Every line below is to be copied exactly, with the pictures left out.

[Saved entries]
----
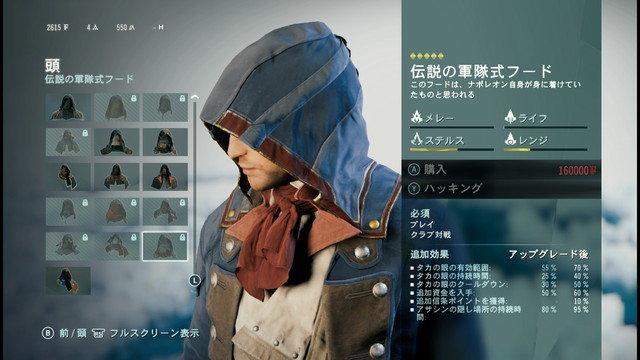 伝説の軍隊式フード.jpg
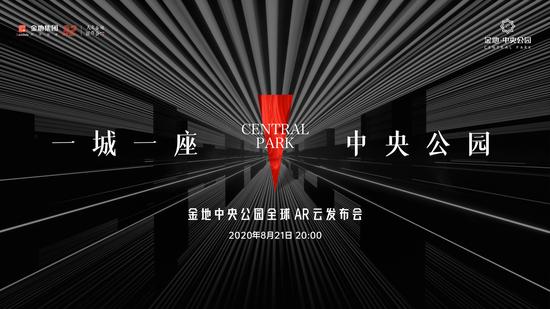见证时代的回响丨金地·中央公园产品发布会即将启幕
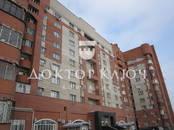 Квартиры,  Новосибирская область Новосибирск, цена 27 000 рублей/мес., Фото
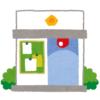 """【悲報】東長崎駅前の交番がとんでもない""""サイドビジネス""""を展開しているwww"""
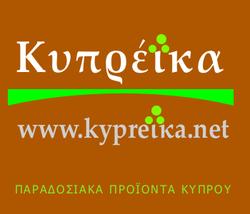 kypreika facebook1.png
----
- **Final answer**:
 伝説の軍隊式フード.jpg
见证时代的回响丨金地·中央公园产品发布会即将启幕
 Квартиры,  Новосибирская область Новосибирск, цена 27 000 рублей/мес., Фото
 """【悲報】東長崎駅前の交番がとんでもない""""サイドビジネス""""を展開しているwww"""
 kypreika facebook1.png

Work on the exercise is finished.